• PAGE EXTRACT
..............................

Burberry, the U.K. maker of USD1,600 trench coats, said a deteriorating market will hurt profitability this year, the latest among luxury-goods companies to forecast difficulties as Chinese shoppers curb spending.
Burberry’s warning that second-half wholesale revenue will decline and that it expects “slight downward pressure” on margins sent the shares down as much as 6.2 percent, the steepest intraday decline in a year. Mulberry slumped as much as 25 percent yesterday after the British luxury handbag maker said it forecasts full-year earnings significantly below analysts’ estimates.
Fewer Chinese tourists have been shopping in Hong Kong because of pro-democracy protests over the past three weeks, while fighting in Ukraine and the resulting sanctions have depressed Russian spending in Europe. That points to a “perfect storm” closing in on the luxury-goods industry, Exane BNP Paribas analyst Luca Solca wrote in a note this month.
“The market does not seem to give much credit to Burberry’s sales momentum, possibly due to another year of lack of operating leverage and limited visibility on the timing and magnitude of cost reduction and margin expansion,” Thomas Chauvet, an analyst at Citigroup in London, wrote in a note to investors.

..............................

• GIVEN INFORMATION
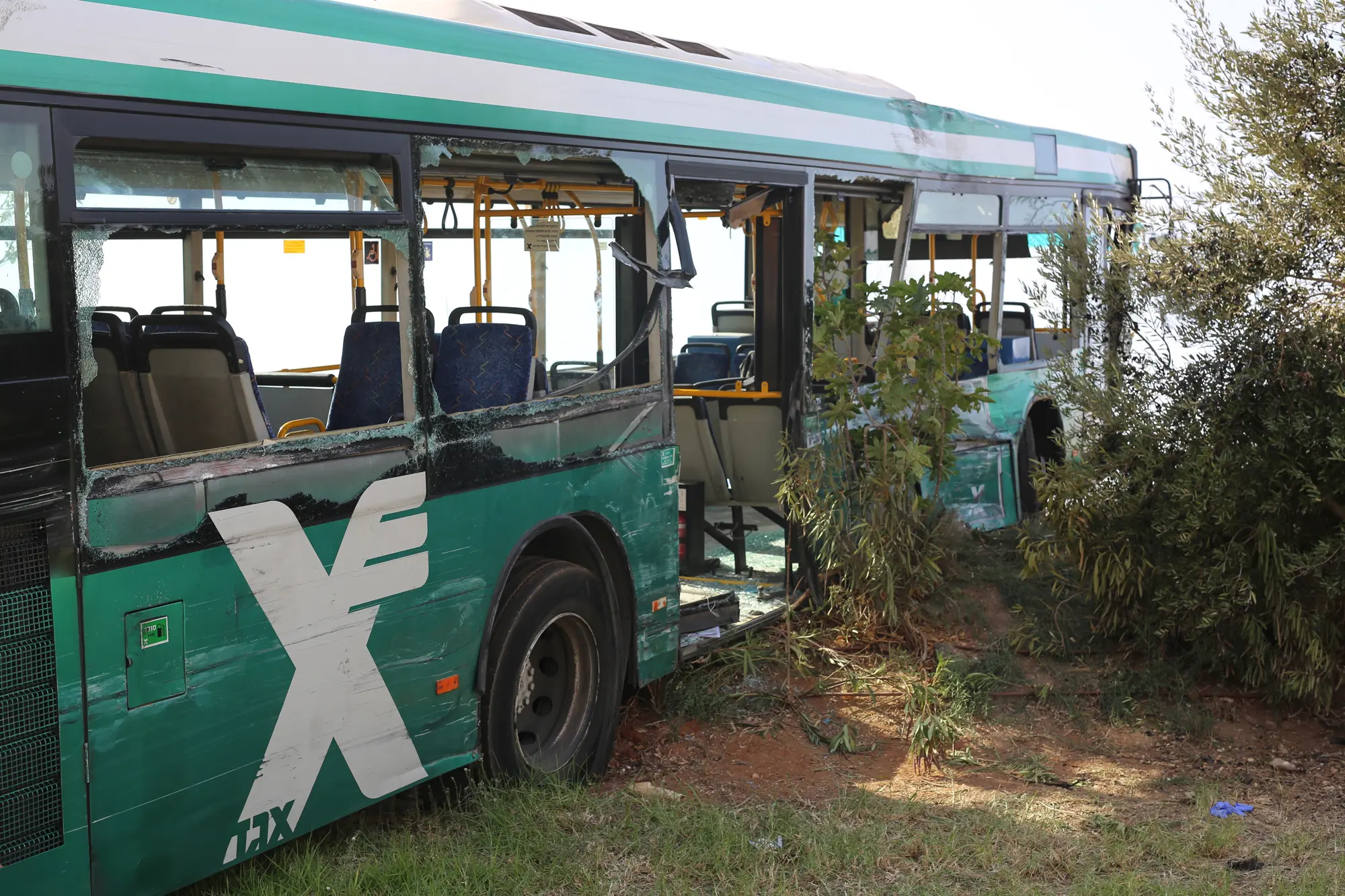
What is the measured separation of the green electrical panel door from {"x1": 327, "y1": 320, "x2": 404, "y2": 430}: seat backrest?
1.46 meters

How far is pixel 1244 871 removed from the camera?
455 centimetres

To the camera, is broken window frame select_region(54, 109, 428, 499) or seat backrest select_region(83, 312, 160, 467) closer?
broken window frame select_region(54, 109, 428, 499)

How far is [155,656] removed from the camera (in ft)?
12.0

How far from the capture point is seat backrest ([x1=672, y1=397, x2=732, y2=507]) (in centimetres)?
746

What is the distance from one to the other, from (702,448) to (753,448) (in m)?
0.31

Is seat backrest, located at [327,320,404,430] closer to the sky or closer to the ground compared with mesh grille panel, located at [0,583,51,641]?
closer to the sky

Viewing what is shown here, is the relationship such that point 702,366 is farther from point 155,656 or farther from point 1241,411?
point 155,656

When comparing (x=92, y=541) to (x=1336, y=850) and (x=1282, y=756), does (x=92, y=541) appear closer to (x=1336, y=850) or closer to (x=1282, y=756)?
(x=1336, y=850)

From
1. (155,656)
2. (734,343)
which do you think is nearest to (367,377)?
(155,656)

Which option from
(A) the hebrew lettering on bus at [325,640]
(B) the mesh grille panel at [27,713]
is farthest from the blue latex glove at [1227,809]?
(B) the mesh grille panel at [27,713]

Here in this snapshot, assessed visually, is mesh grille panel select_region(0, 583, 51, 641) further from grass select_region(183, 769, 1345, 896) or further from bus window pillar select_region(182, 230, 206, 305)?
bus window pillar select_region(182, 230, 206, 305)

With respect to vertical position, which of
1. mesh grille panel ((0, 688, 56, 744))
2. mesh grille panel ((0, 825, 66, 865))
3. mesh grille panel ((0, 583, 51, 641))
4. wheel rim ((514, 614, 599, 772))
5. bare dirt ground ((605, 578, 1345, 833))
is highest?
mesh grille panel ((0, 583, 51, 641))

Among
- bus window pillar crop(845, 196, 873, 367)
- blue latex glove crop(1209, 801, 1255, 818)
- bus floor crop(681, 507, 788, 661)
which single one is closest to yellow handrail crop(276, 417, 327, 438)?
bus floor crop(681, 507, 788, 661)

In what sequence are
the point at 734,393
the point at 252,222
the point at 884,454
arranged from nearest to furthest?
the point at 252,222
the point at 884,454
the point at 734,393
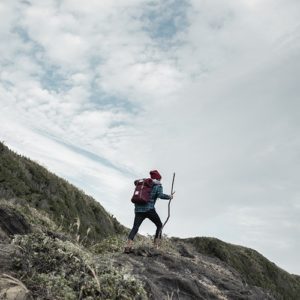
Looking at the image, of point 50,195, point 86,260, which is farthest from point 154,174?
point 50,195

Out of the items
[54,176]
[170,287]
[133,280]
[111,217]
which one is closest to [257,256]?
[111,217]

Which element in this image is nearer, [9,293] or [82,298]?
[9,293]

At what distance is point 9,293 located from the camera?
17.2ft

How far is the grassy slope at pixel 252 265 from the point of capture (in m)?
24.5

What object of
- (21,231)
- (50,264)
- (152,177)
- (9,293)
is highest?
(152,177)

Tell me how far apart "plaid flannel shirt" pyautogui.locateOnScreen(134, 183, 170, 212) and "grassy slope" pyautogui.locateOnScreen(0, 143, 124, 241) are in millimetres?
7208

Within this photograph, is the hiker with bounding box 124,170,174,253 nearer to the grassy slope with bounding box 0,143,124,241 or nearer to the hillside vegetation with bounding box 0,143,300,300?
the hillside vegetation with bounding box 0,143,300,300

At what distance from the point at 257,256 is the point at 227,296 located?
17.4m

..............................

• EXERCISE SET
**1.** According to the Burberry article, by how much at most did Burberry's shares fall after its warning?
**2.** Pull out every line of the entries that contains the string "vegetation". Case counts.
The Burberry article and the entries are unrelated.

• SOLUTIONS TO EACH TASK
**1.** As much as 6.2 percent.

**2.**
Within this photograph, is the hiker with bounding box 124,170,174,253 nearer to the grassy slope with bounding box 0,143,124,241 or nearer to the hillside vegetation with bounding box 0,143,300,300?
the hillside vegetation with bounding box 0,143,300,300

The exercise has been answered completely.